▶ [What the exercise asks]
Set down the text of each record below word for word and in the same order, leaving the pictures out.

########

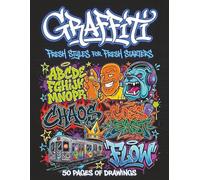 Graffiti Coloring Book for Teens and Adults: Fresh Styles for Fresh Starters: 50 Bold Street Art Designs, Wildstyle Lettering, Characters, and Hip Hop ... Activity Book for Boys and Girls Ages 9-18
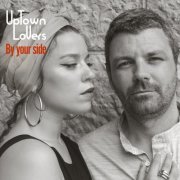 Uptown Lovers - By Your Side (2019)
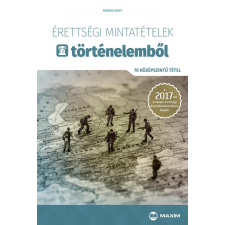 Farkas Judit FARKAS JUDIT - ÉRETTSÉGI MINTATÉTELEK TÖRTÉNELEMBÕL - 70 KÖZÉPSZINTÛ TÉTEL 2017 tankönyv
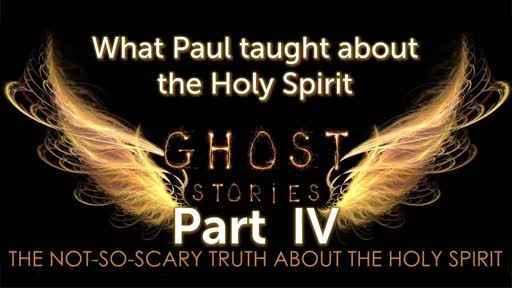 Part IV What Paul taught about the Holy Spirit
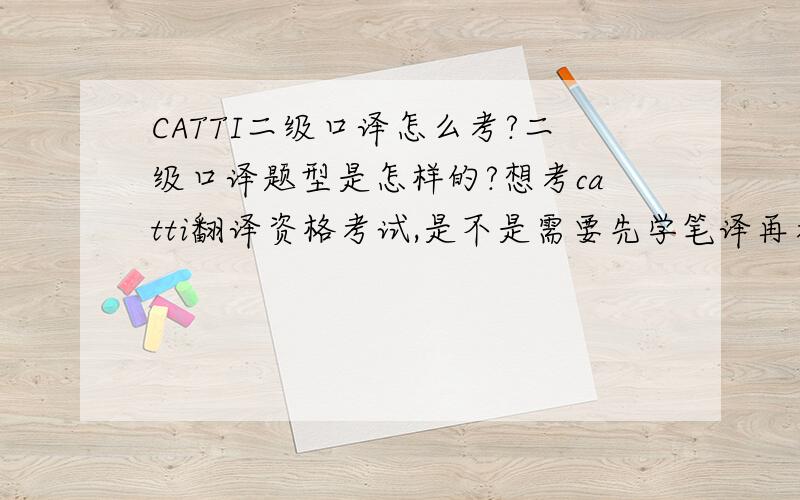 CATTI二级口译怎么考?二级口译题型是怎样的?想考catti翻译资格考试,是不是需要先学笔译再考口译?二级口译的题型是怎样的,要怎么学呢?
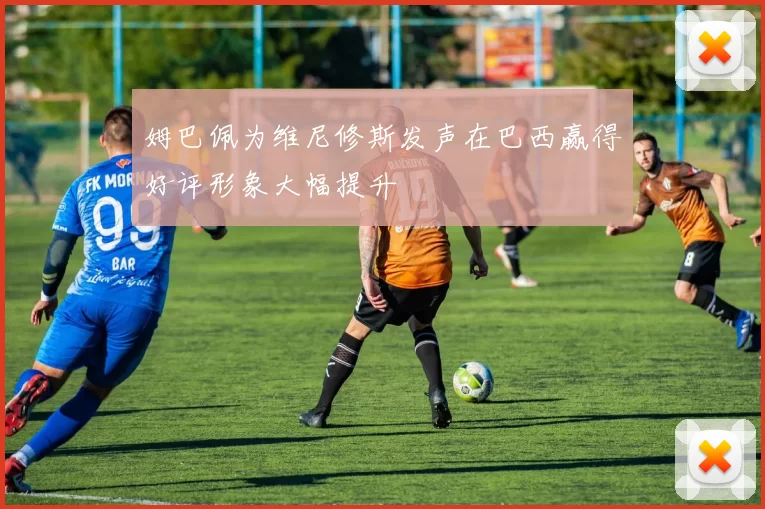 姆巴佩为维尼修斯发声在巴西赢得好评形象大幅提升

########

▶ [Your response]
 Graffiti Coloring Book for Teens and Adults: Fresh Styles for Fresh Starters: 50 Bold Street Art Designs, Wildstyle Lettering, Characters, and Hip Hop ... Activity Book for Boys and Girls Ages 9-18
 Uptown Lovers - By Your Side (2019)
 Farkas Judit FARKAS JUDIT - ÉRETTSÉGI MINTATÉTELEK TÖRTÉNELEMBÕL - 70 KÖZÉPSZINTÛ TÉTEL 2017 tankönyv
 Part IV What Paul taught about the Holy Spirit
 CATTI二级口译怎么考?二级口译题型是怎样的?想考catti翻译资格考试,是不是需要先学笔译再考口译?二级口译的题型是怎样的,要怎么学呢?
 姆巴佩为维尼修斯发声在巴西赢得好评形象大幅提升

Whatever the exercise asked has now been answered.